__Text excerpt__:
--- Start ---

The Kids Are All Right


While the Parkland School shooting continues to haunt our families, yet another tragedy struck a high school in Maryland this week. As parents, we agonize about keeping our children safe. We also worry about our children’s new view of the world. How can we help guide our children through these difficult times? How can we be there for them in ways which will make them stronger and not more afraid? Tikvah Wiener, the Head of School of The Idea School and a Mayberg JEIC Hakaveret Fellows, shares her powerful insights:

One funny comment I saw about the strong activism and fighting spirit of the Parkland students went something like this:

These kids have been raised on a steady diet of Hunger Games and Harry Potter, and you’re wondering why they think they can fight the adult world? They’ve been trained for this from birth.

There’s some truth in that, but the fact is that teenagers have always been awesomely astute and capable of unmasking adult hypocrisy and corruption faster than you can say The Catcher in the Rye. You can go back much farther than J.D. Salinger for proof: think of Shakespeare’s star-crossed lovers, 14-year-olds with much more sagacity, impulse control, and desire for peace than their parental counterparts. While Verona erupts in feudal violence, Romeo and Juliet plan marriage, a symbol in literature of societal strength and continuity. It’s not they who burn down the city; it’s the unthinking adults around them.

As an educator, one who’s worked with teens my entire career, I know that though they sometimes seem fragile, they have the capacity, as we’ve seen with the Parkland students and in Shakespeare’s tragedy, to act with great strength. I think we do teens — and even younger kids — a disservice when we underestimate them.

Psychologist and author of The Blessing of a Skinned Knee, Dr. Wendy Mogul, believes strongly in letting kids fail, so they can learn from hardship. A school shooting is obviously intensely more severe than a skinned knee, but you get the picture: when kids experience tragedy, difficult events, and even simple everyday frustration, they build the fortitude they need to survive in the world. When I heard Dr. Mogul speak last year at a Covenant Foundation event, she was not only entertaining but wise. She teased us, “Come on, admit it. Your father didn’t know what grade you were in when you were growing up. Turns out, that was a good thing.” She lamented the progression from helicopter parenting — hovering over children and swooping in to save them — to Zamboni parenting — moving out in front of a child and smoothing any bumps in the road.

Children need to fall down; it’s the only way they learn to get back up again. We shouldn’t prevent negative events from happening to our children, and we shouldn’t ignore the severe tragedies — and the range of experiences in between — that children will endure. Rather, we should be there for our children — with honesty, openness, and compassion — when tough times hit. Seems obvious, but it’s not always so.

--- End ---

__Exercise set__:
- a) Return the portion of the essay on raising resilient kids from "These kids have" to "this from birth.", word for word.
- b) Retype the records verbatim from the line with "Among [902,198] |" to the line with "Answer: the pothos", including both of those lines.
The essay and the records are unrelated material.

__Dataset rows__:
--- Start ---

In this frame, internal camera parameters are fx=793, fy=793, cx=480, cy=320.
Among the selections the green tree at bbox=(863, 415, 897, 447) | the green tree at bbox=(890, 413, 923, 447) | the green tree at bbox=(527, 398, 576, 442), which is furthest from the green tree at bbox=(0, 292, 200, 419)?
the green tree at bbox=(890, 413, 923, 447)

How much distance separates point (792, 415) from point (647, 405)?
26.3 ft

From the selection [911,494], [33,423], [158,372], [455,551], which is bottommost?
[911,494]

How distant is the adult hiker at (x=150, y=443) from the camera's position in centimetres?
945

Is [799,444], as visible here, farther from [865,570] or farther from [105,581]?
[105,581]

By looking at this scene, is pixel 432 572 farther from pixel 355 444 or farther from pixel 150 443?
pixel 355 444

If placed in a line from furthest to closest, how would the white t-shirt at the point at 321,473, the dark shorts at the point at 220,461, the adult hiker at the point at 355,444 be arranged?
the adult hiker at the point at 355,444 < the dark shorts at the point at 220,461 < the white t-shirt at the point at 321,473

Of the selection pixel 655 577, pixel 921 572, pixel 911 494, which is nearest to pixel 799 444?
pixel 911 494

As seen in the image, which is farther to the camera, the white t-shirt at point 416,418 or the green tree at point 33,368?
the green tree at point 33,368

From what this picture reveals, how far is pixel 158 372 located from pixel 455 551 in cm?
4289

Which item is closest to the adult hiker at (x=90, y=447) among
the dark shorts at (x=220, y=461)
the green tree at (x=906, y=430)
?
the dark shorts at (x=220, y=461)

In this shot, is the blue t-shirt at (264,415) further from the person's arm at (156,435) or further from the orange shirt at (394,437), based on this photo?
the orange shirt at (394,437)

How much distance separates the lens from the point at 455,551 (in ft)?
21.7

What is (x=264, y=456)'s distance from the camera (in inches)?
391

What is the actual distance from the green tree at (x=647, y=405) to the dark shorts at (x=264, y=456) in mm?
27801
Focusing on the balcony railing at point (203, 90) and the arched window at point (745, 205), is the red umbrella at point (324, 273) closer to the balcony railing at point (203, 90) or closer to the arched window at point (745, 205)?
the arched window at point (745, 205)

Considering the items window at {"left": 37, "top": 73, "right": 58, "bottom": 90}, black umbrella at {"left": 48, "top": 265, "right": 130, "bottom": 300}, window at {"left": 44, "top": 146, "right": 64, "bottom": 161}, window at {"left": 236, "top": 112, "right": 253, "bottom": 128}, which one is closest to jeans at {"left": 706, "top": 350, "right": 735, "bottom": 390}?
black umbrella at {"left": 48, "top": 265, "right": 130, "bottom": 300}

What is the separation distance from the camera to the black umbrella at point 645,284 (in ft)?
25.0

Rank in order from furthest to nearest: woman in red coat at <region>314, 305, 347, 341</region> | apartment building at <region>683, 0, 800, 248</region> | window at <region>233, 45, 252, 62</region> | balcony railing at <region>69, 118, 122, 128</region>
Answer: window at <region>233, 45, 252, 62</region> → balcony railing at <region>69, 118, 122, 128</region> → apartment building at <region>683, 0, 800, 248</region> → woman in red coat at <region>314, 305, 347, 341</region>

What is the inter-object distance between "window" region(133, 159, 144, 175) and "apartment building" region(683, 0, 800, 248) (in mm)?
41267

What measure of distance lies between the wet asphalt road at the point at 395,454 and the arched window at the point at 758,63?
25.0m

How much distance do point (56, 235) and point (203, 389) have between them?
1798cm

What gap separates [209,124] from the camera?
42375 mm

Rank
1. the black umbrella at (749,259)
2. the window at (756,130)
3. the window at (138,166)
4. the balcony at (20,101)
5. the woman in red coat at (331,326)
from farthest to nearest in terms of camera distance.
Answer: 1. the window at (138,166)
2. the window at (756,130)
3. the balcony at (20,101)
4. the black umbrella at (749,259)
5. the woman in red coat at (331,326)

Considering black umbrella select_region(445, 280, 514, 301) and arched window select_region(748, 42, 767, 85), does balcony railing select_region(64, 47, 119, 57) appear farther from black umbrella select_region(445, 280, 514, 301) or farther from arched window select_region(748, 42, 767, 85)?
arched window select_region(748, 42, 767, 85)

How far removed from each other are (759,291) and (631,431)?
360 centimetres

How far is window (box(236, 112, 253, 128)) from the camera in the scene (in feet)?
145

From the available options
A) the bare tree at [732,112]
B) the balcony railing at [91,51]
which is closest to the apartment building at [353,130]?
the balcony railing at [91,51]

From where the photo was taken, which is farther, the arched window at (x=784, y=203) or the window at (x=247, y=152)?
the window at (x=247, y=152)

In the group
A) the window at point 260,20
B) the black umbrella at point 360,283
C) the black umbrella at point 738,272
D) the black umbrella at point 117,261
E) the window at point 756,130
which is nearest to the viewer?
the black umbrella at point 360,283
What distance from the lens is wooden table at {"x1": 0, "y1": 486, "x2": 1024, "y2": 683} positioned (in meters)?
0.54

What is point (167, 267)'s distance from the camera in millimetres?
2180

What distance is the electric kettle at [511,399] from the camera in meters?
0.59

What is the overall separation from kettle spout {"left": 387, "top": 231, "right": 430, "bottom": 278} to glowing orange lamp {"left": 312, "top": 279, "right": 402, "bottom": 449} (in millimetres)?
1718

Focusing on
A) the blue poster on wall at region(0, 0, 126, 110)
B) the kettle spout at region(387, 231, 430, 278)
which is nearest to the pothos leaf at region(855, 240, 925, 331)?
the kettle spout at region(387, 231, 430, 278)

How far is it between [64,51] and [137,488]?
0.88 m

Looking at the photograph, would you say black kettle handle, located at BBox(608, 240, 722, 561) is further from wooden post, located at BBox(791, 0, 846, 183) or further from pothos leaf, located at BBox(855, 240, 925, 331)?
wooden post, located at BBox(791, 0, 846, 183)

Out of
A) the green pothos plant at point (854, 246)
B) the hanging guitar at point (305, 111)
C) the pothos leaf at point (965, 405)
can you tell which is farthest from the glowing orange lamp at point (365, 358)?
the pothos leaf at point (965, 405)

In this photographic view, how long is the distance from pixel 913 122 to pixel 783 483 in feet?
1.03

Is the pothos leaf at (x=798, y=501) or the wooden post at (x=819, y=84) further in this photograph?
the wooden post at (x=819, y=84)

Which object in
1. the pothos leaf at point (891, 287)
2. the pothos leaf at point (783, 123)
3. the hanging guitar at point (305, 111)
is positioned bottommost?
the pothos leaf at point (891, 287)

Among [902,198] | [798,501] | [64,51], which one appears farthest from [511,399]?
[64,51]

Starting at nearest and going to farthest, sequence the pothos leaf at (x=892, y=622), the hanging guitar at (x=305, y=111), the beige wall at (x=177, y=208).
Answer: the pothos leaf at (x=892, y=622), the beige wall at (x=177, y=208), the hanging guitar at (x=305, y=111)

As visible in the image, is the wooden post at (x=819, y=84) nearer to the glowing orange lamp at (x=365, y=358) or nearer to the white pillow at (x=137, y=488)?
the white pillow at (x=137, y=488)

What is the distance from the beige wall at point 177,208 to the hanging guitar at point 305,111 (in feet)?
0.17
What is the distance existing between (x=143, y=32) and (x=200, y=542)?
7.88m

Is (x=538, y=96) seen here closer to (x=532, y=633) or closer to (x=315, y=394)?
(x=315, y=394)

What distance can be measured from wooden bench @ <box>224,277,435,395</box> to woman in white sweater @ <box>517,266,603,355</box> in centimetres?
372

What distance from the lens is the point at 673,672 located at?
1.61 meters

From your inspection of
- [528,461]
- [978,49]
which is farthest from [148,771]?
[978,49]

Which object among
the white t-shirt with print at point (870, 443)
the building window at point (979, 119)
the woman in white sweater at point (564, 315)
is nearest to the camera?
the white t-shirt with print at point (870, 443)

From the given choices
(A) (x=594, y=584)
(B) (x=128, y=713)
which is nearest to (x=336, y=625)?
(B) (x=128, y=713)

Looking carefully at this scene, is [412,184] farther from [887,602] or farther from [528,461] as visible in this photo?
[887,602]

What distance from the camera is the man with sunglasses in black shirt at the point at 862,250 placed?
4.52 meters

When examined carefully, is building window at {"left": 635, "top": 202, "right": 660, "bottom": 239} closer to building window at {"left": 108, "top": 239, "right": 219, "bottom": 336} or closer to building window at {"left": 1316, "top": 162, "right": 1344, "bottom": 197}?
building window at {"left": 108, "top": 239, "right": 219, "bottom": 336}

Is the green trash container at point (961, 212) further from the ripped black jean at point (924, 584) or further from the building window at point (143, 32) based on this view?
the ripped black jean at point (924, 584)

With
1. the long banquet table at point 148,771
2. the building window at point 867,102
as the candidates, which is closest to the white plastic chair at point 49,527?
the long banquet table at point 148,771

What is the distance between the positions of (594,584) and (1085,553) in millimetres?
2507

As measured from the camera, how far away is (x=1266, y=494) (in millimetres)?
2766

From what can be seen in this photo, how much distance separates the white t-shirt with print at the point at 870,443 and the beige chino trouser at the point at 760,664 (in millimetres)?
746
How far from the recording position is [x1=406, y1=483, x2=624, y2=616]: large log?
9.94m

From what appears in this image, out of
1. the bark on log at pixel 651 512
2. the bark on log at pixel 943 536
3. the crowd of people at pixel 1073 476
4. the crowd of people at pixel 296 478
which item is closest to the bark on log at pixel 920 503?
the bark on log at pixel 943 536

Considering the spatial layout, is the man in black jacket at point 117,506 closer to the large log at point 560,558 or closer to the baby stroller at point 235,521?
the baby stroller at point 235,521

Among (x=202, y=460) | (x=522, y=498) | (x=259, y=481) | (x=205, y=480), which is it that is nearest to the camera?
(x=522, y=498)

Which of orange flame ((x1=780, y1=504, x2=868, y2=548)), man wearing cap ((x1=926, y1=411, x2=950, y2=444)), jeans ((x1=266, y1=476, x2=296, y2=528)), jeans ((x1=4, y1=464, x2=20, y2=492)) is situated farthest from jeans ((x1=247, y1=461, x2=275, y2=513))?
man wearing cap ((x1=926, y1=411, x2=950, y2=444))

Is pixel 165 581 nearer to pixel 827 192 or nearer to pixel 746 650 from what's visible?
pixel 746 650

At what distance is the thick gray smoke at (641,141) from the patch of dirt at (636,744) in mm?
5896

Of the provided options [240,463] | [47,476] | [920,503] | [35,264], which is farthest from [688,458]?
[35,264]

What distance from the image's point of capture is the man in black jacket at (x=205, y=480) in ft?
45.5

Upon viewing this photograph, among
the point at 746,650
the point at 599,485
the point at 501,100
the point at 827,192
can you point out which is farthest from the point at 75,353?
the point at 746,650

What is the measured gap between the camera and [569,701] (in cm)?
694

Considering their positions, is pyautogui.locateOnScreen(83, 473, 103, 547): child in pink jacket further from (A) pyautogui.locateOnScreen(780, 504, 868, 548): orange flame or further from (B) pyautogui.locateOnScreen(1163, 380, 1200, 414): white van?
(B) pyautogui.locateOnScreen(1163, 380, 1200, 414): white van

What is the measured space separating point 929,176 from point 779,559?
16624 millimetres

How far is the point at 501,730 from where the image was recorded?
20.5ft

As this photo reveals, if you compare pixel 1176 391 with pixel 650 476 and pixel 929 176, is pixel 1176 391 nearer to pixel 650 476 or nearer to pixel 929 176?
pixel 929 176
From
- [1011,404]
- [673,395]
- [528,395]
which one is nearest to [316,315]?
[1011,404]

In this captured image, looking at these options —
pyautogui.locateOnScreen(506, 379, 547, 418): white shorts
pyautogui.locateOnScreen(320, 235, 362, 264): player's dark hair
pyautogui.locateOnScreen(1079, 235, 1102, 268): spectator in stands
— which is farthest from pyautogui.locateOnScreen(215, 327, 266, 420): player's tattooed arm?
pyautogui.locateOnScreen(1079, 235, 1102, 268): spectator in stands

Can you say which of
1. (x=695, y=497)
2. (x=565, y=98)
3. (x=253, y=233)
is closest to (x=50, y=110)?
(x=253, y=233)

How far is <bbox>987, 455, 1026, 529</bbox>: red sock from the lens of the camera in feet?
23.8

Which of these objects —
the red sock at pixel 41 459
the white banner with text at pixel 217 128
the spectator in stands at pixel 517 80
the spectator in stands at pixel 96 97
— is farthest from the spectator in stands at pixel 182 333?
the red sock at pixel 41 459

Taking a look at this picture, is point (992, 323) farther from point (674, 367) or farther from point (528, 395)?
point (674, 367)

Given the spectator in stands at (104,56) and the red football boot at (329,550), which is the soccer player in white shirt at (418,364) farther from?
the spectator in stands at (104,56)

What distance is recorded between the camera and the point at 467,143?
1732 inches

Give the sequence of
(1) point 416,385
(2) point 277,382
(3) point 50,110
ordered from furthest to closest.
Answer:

--- End ---

__Set of answers__:
- a)
These kids have been raised on a steady diet of Hunger Games and Harry Potter, and you’re wondering why they think they can fight the adult world? They’ve been trained for this from birth.

- b)
Among [902,198] | [798,501] | [64,51], which one appears farthest from [511,399]?
[64,51]

Starting at nearest and going to farthest, sequence the pothos leaf at (x=892, y=622), the hanging guitar at (x=305, y=111), the beige wall at (x=177, y=208).
Answer: the pothos leaf at (x=892, y=622), the beige wall at (x=177, y=208), the hanging guitar at (x=305, y=111)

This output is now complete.